Pas très précis, mais suffisant pour avoir un ordre d’idée, sachant que les plus gros cratères de Callisto font moins de 2 000 kilomètres et représentaient déjà un record. Les mesures sont tout de même suffisantes pour estimer quelle taille d’impact est suffisante pour former des anneaux concentriques tout autour du globe. Le reste s’est joué à coups de simulations informatiques prenant en compte la dureté de la croûte, la taille de l’objet et sa vitesse. « Pour la vitesse, nous sommes plutôt sûrs de nous, assure Naoyuki Hirata, en revanche pour la taille cela reste assez vague. » Selon les auteurs, nous sommes sur un objet d’au moins 50 kilomètres de rayon, qui allait à 20 kilomètres par seconde. Mais ils précisent que le rayon peut aussi être de 150 kilomètres, ce qui laisse une sacrée fourchette.
Si cette théorie s’avérait exacte, elle remettrait en cause quelques connaissances sur Ganymède, notamment autour de la différence notable avec sa voisine Callisto. L’impact géant aurait effacé les cratères précédents, ce qui expliquerait pourquoi Callisto est beaucoup plus constellée de marques. La rotation particulière de Ganymède, qui est synchrone vis-à-vis de Jupiter (elle lui présente toujours la même face) pourrait aussi être expliquée par un impact gigantesque qui aurait bouleversé jusqu’à son inclinaison. « Callisto et Ganymède sont très différentes, ajoute Naoyuki Hirata, et l’impact a pu contribuer à modifier considérablement la structure interne de Ganymède, ce qui expliquerait ces différences. »
En attendant JUICE
Pour en savoir plus, il n’y a pas une infinité de solutions: il faut produire de nouvelles images et retourner sur place. C’est justement tout l’enjeu de la mission de l’ESA, JUICE, qui prévoit un décollage en 2022. Le satellite Jupiter Icy Moons Explorer partira jeter un coup d’œil à Jupiter, Callisto, Europe, mais sa cible principale est bien Ganymède et son possible océan souterrain. Son champ magnétique également va être étudié puisqu’elle est le seul satellite à en posséder un, englobé dans celui de Jupiter bien plus important.
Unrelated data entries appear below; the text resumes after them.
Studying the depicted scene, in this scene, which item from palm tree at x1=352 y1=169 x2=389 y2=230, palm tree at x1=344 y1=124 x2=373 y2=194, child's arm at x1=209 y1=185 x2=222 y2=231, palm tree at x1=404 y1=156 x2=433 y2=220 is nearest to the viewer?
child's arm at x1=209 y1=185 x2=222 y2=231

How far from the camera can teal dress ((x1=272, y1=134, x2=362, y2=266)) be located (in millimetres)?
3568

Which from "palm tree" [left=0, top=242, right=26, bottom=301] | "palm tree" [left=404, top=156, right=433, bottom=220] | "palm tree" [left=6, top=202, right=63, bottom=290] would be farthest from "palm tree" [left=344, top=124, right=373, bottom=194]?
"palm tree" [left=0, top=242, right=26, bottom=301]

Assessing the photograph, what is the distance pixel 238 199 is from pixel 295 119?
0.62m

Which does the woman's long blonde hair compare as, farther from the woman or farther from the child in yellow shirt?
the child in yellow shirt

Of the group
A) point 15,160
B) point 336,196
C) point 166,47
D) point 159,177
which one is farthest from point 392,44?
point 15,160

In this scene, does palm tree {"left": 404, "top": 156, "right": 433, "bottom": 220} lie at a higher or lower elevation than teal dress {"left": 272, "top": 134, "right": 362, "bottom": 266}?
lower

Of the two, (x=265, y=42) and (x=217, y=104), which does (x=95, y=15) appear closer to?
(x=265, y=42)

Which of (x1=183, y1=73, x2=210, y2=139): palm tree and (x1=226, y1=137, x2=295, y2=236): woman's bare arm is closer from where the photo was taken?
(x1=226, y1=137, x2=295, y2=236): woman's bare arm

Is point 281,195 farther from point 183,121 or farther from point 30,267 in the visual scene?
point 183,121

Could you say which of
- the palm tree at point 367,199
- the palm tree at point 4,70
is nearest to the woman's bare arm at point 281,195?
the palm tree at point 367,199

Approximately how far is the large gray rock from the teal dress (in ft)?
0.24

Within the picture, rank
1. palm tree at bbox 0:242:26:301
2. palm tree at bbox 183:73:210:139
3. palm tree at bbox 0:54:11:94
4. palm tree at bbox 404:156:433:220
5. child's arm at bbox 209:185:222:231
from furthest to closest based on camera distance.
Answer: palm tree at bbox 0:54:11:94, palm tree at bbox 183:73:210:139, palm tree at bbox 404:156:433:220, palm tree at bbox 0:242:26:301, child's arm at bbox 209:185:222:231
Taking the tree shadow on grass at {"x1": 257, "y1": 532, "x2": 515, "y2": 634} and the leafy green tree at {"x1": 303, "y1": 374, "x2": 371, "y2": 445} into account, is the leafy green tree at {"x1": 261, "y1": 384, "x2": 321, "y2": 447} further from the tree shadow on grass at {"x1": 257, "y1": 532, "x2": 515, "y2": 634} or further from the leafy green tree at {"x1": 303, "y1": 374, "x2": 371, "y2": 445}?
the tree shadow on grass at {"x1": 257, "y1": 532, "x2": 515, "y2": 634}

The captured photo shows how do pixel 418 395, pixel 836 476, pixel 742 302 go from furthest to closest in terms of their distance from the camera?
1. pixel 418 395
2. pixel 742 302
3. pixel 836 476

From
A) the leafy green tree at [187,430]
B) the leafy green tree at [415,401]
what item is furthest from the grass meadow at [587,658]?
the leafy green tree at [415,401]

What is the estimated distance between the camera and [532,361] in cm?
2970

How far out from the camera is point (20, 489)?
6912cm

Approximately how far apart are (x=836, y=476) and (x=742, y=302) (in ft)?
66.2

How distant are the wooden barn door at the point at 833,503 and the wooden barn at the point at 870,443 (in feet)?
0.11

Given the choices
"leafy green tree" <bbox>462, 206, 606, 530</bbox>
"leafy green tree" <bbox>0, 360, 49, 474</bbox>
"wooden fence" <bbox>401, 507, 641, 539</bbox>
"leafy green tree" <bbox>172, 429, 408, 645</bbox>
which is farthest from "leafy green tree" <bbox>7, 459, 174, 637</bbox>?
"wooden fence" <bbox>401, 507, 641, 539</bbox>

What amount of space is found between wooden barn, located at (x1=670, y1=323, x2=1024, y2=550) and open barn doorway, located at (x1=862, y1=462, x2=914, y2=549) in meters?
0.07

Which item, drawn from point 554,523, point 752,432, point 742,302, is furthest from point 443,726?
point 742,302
Un phénomène qui se produit lors de la rotation d’un éventuel noyau ferreux, passée ou encore en cours. À bord de JUICE, ce sont de nombreux instruments, français pour la plupart, qui vont pouvoir scruter Ganymède en détail. «Voyager a fait de belles photos, décrit Carole Larigauderie, cheffe de projet des contributions françaises à JUICE au CNES. Mais ici, nous allons aller sous la surface, sonder la couche de glace et étudier l’océan souterrain qu’il y a en dessous. »
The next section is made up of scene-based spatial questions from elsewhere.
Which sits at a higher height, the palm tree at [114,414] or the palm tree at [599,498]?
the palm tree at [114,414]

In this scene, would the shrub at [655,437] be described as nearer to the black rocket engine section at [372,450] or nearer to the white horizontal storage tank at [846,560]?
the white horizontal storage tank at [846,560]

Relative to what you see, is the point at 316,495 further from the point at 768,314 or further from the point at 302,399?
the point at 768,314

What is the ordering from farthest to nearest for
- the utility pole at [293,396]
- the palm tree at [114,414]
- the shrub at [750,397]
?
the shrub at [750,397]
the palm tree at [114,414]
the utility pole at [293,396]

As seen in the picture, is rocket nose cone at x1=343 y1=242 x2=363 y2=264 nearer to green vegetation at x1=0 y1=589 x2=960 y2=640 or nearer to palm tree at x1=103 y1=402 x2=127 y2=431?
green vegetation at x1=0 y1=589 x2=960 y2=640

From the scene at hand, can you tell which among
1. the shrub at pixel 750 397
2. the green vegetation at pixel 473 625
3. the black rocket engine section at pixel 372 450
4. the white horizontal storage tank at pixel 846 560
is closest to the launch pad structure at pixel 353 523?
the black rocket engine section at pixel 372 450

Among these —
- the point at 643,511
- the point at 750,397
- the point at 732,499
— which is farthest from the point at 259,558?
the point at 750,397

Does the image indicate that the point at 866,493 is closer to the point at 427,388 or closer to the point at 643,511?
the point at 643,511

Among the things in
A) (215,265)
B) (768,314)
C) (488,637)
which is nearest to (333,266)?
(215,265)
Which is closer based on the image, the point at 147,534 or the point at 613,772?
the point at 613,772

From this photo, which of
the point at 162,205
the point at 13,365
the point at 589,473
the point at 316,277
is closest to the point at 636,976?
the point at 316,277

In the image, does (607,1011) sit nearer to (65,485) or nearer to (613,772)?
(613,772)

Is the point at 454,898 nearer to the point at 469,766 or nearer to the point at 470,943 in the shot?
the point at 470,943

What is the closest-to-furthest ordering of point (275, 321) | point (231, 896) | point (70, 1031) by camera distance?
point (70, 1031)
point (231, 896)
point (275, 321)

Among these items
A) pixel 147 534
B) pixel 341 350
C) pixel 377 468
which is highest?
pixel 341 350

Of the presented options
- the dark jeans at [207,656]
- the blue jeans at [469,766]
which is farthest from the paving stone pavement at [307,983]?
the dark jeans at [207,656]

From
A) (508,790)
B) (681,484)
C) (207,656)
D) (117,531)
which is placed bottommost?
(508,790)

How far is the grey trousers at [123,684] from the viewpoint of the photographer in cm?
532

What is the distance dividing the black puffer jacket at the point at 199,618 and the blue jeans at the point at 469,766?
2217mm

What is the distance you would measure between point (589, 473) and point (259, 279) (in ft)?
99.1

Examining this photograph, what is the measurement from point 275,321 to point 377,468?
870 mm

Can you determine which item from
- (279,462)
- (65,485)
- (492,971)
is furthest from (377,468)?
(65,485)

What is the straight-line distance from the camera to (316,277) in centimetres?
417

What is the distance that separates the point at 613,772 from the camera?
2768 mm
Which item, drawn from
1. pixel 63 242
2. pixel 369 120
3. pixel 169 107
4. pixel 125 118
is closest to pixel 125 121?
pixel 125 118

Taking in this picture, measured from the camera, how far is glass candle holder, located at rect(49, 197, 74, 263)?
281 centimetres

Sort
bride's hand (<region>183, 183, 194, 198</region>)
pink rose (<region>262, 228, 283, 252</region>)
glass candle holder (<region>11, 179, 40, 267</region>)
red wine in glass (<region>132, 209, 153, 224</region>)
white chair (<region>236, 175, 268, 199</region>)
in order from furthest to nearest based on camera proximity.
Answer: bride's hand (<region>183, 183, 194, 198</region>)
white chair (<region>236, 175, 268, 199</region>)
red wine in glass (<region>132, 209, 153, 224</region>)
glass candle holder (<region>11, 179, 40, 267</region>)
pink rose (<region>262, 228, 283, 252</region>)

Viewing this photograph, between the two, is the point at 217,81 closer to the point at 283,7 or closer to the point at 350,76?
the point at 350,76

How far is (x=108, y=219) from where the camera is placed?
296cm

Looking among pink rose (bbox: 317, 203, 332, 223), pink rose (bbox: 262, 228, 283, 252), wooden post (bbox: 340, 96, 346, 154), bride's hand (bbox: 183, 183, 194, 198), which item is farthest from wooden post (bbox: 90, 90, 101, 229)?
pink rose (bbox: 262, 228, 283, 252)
Le satellite qui va survoler Ganymède jusqu’à 500 kilomètres d’altitude au plus bas embarque avec lui de nombreux instruments bien utiles à l’exploration. Parmi eux, se trouve le RPWI qui va étudier le champ électromagnétique et l’influence sur la surface. Mais aussi MAJIS, un spectromètre chargé de scruter les propriétés physiques de la lune. Le radar RIME doit sonder les couches souterraines jusqu’à 9 kilomètres de profondeur. Autant d’outils qui apporteront de précieuses connaissances sur le système jovien et son histoire. « Ganymède est très intéressante avec son océan et sa magnétosphère, et nous voulons mieux la connaître, ajoute Carole Larigauderie. Et tout cela est dirigé vers un objectif : évaluer son habitabilité. » La mission devrait arriver sur place à partir de 2030.